Professeur d’histoire proche de la quarantaine, John rentre à Londres après un séjour en France, pays dont il affectionne particulièrement la culture et la langue, qu’il parle couramment. Personnage falot, insignifiant, sans véritable ami ni famille, il souffre de la platitude et de la médiocrité de son existence. Lors d’une halte au Mans, il fait la connaissance d’un homme qui est son parfait sosie. Au lendemain d’une soirée fortement arrosée en compagnie de ce double qui le met mal à l’aise, John est réveillé par un individu qui se prétend son chauffeur et qui lui donne du « Monsieur le Comte »…Le comte en question a disparu, et avec lui toute trace de l’identité du professeur, dont il a emporté papiers, vêtements et véhicule. Bien que sa première impulsion soit de dissiper le malentendu, John se laisse rapidement prendre à ce rôle, qu’il va jouer auprès de la famille de Jean de Gué –le comte- qui n’y voit que du feu.
Bien que je reconnaisse à ce « Bouc émissaire » de grandes qualités, mon impression à l’issue de cette lecture est plutôt mitigée. Pourtant, c’est avec habileté que Daphné Du Maurier exploite cette idée d’interversion des rôles, qui m’a au départ un peu refroidie, parce que c’est un subterfuge que je trouve complètement invraisemblable, et qui a été largement utilisé depuis, et ce de façon plus ou moins heureuse. Je dois effectivement avouer que malgré mon a priori, cette invraisemblance ne m’a pas gênée, ici. En effet, cet échange m’a semblé n’être qu’un prétexte dont l’auteur se sert afin de se livrer à une fine analyse des rapports que peuvent entretenir les individus avec les autres et avec eux-mêmes, et des interactions qui influencent les relations humaines au sein d’un groupe. Interactions d’autant plus complexes et subtiles que les personnages dont il est question sont amers et malheureux, liés par de malsains secrets, minés par d’inavouables jalousies. Et c’est avec talent que l’auteur met en lumière l’ambiguïté présente en chaque individu, la frontière souvent fragile qui sépare le bien du mal, la séduction qui peut émaner de ceux qui apparaissent comme malfaisants, et qui suscitent malgré tout l’amour de certains de leurs proches.
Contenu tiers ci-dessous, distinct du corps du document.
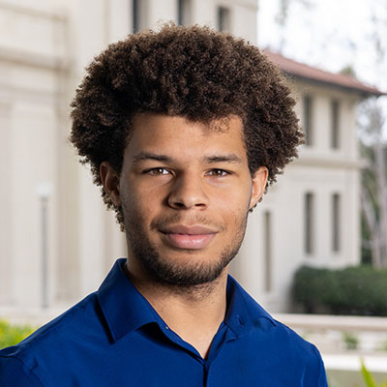 Jaymes Griggs cropped headshot blue shirt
Le cadre même du récit se prête à merveille à cette atmosphère lourde et sinistre : un château isolé au fond de la campagne, des tourelles enveloppées de brume, des chambres aux sombres rideaux souvent fermés…
Je crois finalement que ce qui a gâché mon plaisir, c’est que ce roman m’a semblé « vieillot » ! Ce château, justement, vétuste et délabré, ces personnages un peu démodés dans leur langage etcertaines de leurs façons d’être (notamment ce rapport à la religion qui s’apparente à de la superstition)… m’ont finalement empêché d’entrer vraiment dans leur histoire, ou d’éprouver la moindre empathie.